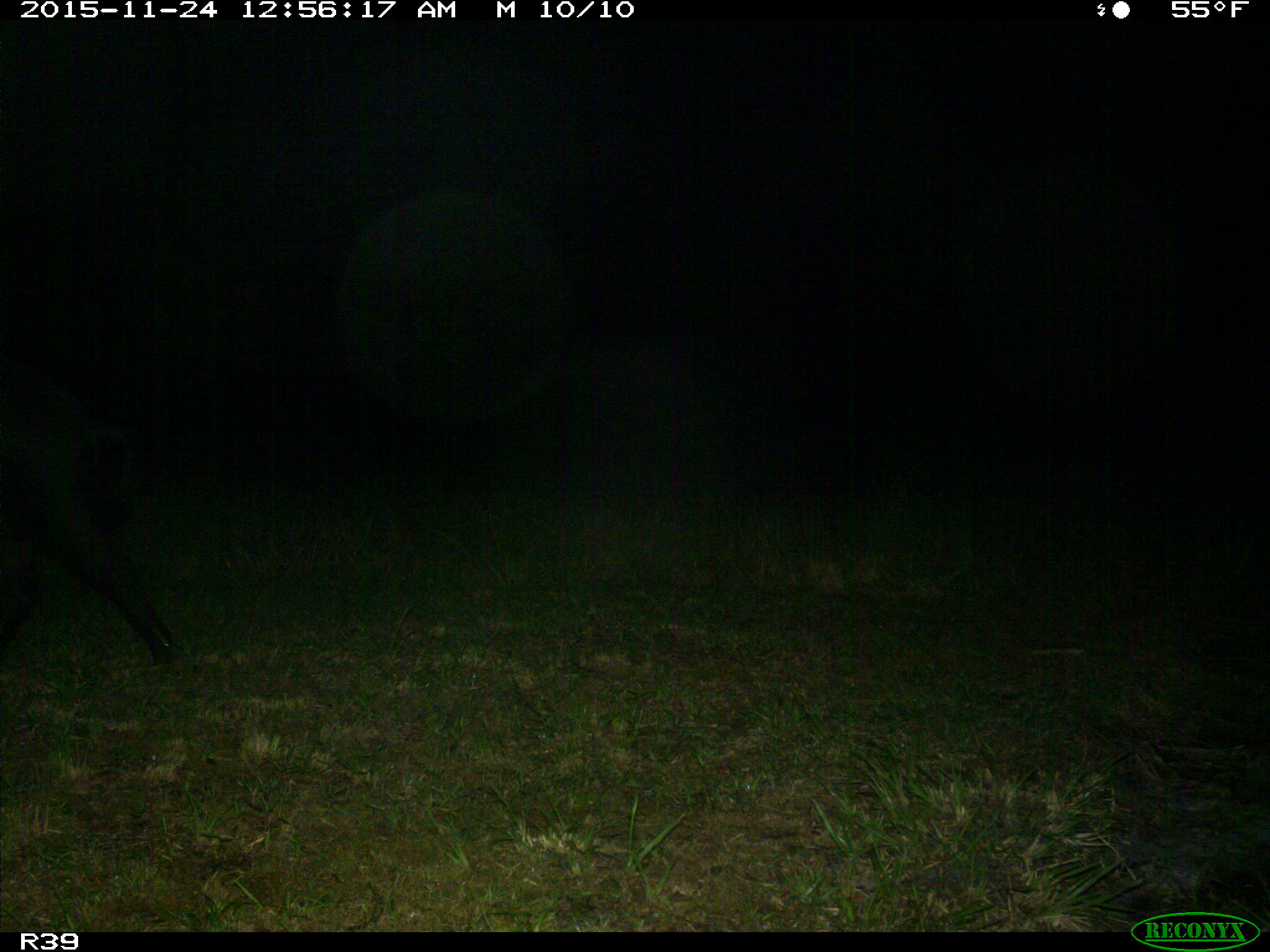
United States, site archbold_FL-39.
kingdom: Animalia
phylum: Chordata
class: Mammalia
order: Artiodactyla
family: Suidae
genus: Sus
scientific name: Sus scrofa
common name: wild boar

- - -

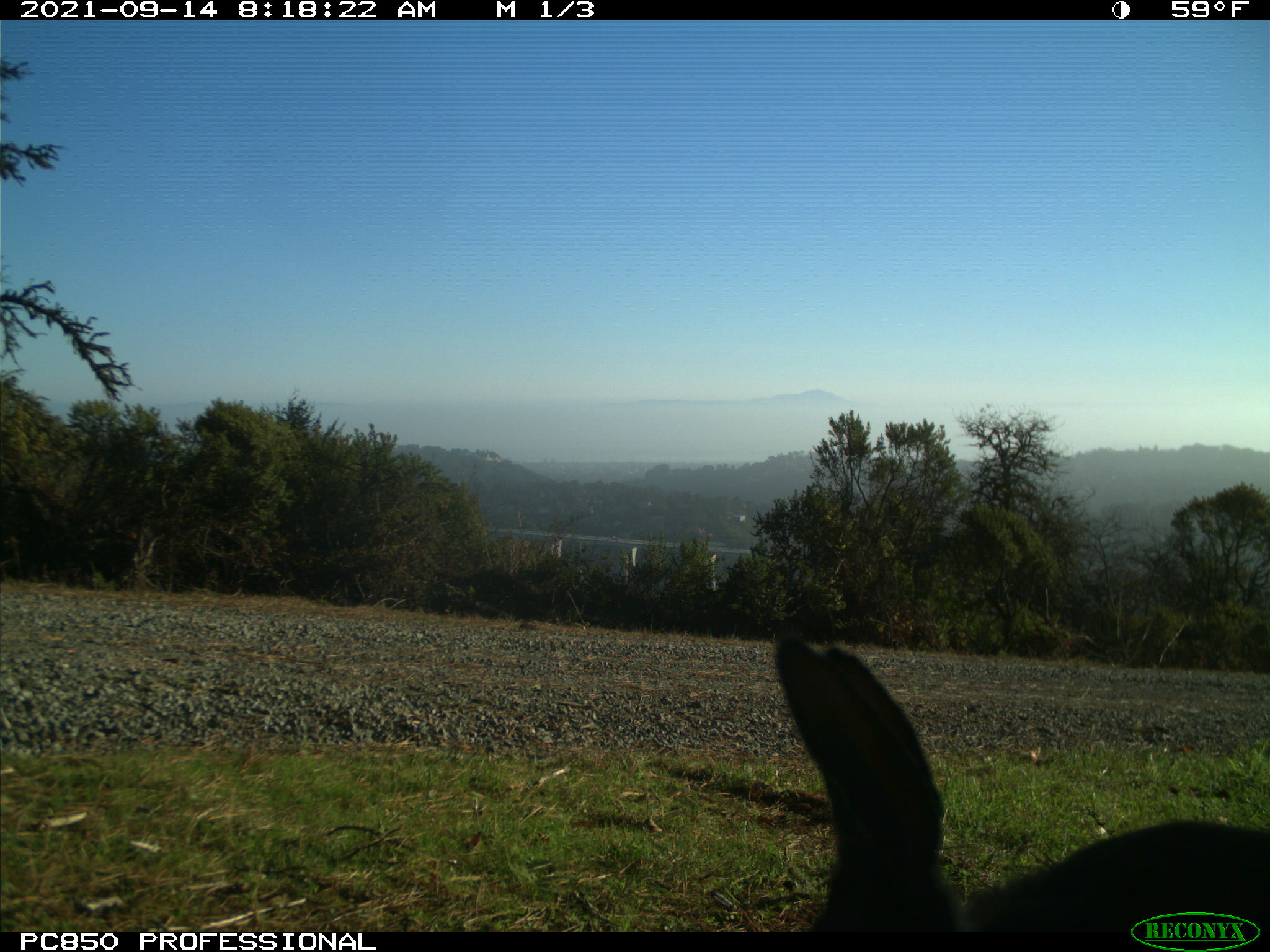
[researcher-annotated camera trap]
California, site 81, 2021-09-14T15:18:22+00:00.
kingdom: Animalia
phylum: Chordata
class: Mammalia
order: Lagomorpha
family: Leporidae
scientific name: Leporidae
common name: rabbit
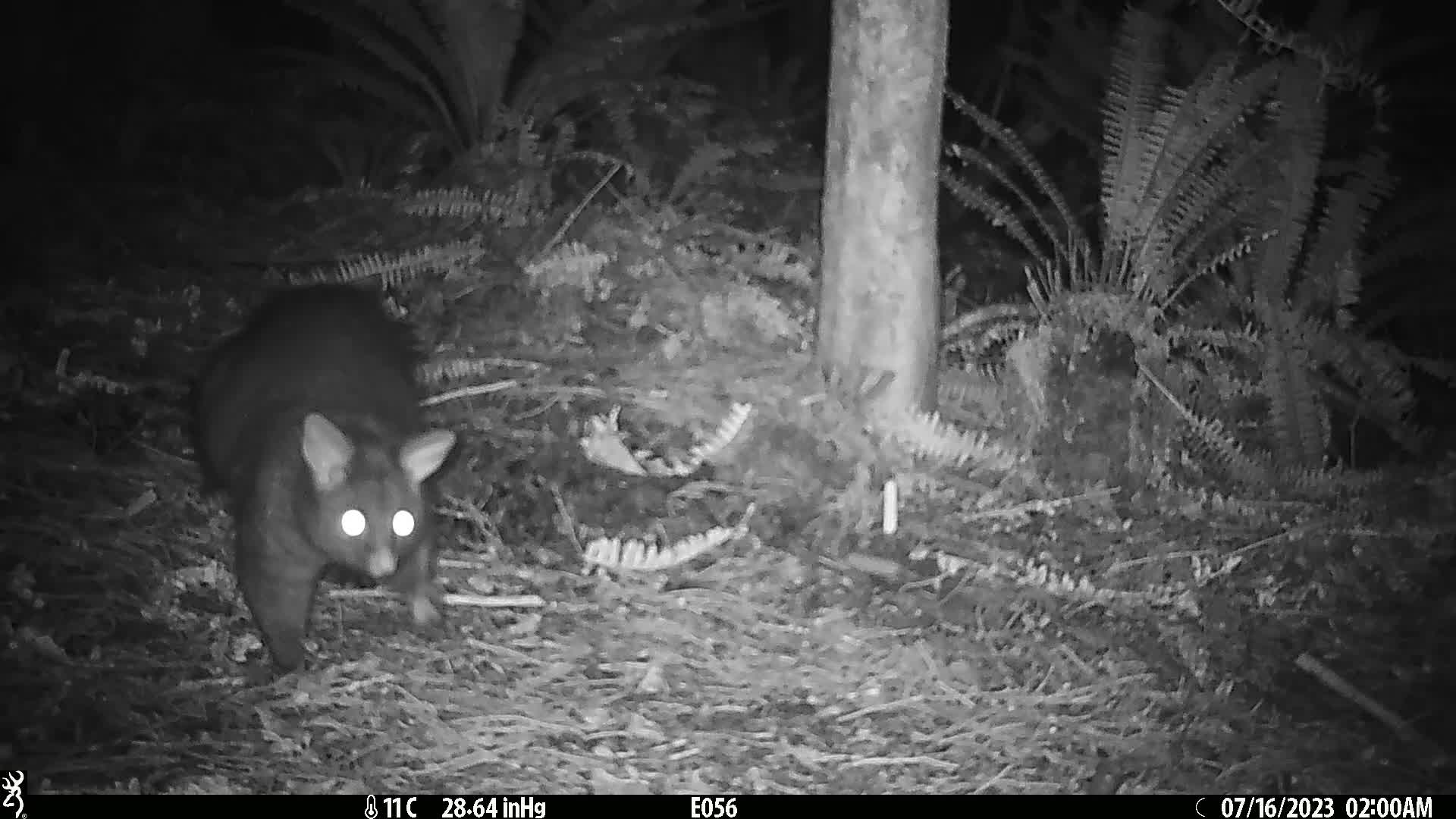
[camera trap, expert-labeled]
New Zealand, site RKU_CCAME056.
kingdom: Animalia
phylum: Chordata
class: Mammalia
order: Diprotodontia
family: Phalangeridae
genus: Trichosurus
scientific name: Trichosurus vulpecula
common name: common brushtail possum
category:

- - -

INSTRUCTIONS FOR THE TASK — In the entries above, one line contains "United States, site archbold_FL-39." and another contains "common name: wild boar". Reproduce exactly those two lines and the lines between them, nothing else.

EXERCISE RESPONSE —
United States, site archbold_FL-39.
kingdom: Animalia
phylum: Chordata
class: Mammalia
order: Artiodactyla
family: Suidae
genus: Sus
scientific name: Sus scrofa
common name: wild boar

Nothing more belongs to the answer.